PydanticOutputParser

PreviousPydanticOutputParserNextCommaSeparatedListOutputParser

Last updated 28 days ago

  • Author:

  • Peer Review: ,

  • Proofread :

  • This is a part of

Overview

This tutorial covers how to perform PydanticOutputParser using pydantic.

The PydanticOutputParser is a class that helps transform the output of a language model into structured information . This class can provide the information you need in a clear and organized form instead of a simple text response.

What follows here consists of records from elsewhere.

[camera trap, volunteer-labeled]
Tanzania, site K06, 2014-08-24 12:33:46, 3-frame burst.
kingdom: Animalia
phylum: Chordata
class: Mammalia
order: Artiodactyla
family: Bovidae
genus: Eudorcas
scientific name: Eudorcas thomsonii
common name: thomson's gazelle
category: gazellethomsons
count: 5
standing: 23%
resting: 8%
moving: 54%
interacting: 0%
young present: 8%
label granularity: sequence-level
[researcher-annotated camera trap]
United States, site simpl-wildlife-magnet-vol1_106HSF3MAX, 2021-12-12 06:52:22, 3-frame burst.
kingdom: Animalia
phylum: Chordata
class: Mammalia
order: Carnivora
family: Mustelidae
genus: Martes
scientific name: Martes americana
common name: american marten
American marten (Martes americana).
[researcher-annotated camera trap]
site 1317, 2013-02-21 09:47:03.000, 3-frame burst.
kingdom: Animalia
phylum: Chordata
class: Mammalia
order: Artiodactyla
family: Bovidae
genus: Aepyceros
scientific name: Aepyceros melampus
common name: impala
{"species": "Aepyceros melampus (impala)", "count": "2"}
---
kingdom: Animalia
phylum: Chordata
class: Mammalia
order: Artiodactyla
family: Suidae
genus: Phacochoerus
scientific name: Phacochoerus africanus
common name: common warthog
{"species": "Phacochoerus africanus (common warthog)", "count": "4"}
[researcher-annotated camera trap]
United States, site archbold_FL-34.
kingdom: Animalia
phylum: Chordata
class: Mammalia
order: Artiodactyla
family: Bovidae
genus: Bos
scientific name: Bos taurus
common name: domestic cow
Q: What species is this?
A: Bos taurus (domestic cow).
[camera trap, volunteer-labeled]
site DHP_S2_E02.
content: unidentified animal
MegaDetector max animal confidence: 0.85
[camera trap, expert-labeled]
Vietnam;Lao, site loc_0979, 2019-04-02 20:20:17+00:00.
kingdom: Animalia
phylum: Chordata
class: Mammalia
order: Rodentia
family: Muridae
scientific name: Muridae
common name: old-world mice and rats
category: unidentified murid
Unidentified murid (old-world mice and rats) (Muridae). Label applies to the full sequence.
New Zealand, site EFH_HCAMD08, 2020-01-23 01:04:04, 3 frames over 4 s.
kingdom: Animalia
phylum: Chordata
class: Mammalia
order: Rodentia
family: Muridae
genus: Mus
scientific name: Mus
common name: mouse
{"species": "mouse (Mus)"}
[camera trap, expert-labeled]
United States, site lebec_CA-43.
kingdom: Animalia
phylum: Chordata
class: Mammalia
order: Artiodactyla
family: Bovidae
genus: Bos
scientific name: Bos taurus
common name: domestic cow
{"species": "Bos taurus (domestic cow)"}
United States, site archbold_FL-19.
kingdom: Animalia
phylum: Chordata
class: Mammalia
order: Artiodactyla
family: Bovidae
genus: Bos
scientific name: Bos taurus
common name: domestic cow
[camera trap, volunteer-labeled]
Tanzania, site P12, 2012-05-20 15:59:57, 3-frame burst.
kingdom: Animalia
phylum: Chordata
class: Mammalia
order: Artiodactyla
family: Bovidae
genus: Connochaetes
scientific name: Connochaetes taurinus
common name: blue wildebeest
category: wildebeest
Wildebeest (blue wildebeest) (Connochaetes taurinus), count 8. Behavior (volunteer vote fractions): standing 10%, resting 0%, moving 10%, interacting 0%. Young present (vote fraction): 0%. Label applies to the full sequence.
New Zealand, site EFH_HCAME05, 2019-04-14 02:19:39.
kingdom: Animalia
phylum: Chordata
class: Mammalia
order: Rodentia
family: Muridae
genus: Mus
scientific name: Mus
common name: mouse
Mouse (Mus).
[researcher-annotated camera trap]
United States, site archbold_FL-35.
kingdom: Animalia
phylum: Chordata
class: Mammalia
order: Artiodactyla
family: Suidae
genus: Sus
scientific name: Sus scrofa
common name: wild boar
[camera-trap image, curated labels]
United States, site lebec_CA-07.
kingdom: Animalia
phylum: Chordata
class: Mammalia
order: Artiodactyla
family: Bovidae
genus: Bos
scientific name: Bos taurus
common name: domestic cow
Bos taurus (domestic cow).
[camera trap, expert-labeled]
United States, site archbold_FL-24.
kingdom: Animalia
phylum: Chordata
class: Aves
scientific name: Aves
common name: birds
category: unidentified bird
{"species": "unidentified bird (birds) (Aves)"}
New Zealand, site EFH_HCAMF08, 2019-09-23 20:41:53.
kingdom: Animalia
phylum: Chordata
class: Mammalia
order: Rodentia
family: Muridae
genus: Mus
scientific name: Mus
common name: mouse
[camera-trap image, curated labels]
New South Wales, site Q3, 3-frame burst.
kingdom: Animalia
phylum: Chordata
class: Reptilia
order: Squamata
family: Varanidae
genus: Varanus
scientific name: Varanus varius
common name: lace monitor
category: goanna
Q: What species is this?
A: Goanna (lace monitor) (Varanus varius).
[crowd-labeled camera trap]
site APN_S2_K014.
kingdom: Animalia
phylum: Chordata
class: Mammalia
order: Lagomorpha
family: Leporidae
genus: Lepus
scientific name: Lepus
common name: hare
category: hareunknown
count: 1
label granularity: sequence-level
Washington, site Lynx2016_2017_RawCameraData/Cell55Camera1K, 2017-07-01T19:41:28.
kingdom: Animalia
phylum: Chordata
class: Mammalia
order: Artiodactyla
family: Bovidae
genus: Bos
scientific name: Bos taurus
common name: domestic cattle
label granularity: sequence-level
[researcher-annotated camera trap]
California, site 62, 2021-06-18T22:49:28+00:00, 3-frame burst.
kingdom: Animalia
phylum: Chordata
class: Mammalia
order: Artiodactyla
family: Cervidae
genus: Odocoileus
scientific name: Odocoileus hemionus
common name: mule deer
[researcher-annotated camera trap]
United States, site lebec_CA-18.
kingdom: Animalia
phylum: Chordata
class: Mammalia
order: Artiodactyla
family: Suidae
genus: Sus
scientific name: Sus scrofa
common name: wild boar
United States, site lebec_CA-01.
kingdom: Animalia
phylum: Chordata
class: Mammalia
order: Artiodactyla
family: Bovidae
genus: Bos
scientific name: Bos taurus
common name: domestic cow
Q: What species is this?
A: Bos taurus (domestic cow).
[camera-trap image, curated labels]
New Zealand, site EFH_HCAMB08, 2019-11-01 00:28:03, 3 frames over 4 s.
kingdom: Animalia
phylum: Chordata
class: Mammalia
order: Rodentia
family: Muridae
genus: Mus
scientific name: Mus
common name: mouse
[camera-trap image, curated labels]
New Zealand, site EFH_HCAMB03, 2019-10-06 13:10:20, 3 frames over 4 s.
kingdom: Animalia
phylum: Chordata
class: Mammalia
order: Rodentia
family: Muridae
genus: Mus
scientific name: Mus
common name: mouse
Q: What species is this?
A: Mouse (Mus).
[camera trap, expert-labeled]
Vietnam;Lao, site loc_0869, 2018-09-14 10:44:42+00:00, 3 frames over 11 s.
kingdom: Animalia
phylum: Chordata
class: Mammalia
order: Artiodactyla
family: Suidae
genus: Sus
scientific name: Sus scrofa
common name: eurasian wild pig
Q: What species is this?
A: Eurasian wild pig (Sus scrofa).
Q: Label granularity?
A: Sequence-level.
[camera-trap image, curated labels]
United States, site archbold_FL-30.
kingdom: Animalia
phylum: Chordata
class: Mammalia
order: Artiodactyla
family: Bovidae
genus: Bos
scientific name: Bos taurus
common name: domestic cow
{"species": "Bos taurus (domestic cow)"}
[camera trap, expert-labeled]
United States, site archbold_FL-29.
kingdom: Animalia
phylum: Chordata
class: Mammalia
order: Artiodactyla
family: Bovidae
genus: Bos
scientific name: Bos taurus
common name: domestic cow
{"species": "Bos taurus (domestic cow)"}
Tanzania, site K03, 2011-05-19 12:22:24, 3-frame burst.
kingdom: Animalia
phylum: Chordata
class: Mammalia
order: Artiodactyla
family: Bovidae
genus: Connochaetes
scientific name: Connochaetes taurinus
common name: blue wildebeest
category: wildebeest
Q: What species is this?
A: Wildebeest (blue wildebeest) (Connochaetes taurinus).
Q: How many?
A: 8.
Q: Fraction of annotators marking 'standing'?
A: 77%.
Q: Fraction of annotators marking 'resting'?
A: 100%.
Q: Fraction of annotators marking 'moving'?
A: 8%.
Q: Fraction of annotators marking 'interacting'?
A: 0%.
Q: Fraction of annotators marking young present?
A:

By utilizing this class, you can transform the output of your language model to fit a specific data model, making it easier to process and utilize the information

Main Method

A PydanticOutputParser primarily requires the implementation of two core methods.

  1. get_format_instructions(): Provide instructions that define the format of the information that the language model should output. For example, you can return instructions as a string that describes the fields of data that the language model should output and how they should be formatted. These instructions are very important for the language model to structure the output and transform it to fit your specific data model.

  2. parse(): Takes the output of the language model (assumed to be a string) and analyzes and transforms it into a specific structure. Use a tool like Pydantic to validate the input string against a predefined schema and transform it into a data structure that follows that schema.

Table of Contents

References


Environment Setup

[Note]

  • langchain-opentutorial is a package that provides a set of easy-to-use environment setups, useful functions, and utilities for tutorials.

%%capture --no-stderr
%pip install langchain-opentutorial
# Install required packages
from langchain_opentutorial import package

package.install(
    [
        "langsmith",
        "langchain",
        "langchain_core",
        "langchain_openai",
        "pydantic",
        "itertools",
    ],
    verbose=False,
    upgrade=False,
)
# Set environment variables
from langchain_opentutorial import set_env

set_env(
    {
        "OPENAI_API_KEY": "",
        "LANGCHAIN_API_KEY": "",
        "LANGCHAIN_TRACING_V2": "true",
        "LANGCHAIN_ENDPOINT": "https://api.smith.langchain.com",
        "LANGCHAIN_PROJECT": "01-PydanticOuputParser",
    }
)
Environment variables have been set successfully.

Environment variables have been set successfully. You can alternatively set API keys, such as OPENAI_API_KEY in a .env file and load them.

[Note] This is not necessary if you've already set the required API keys in previous steps.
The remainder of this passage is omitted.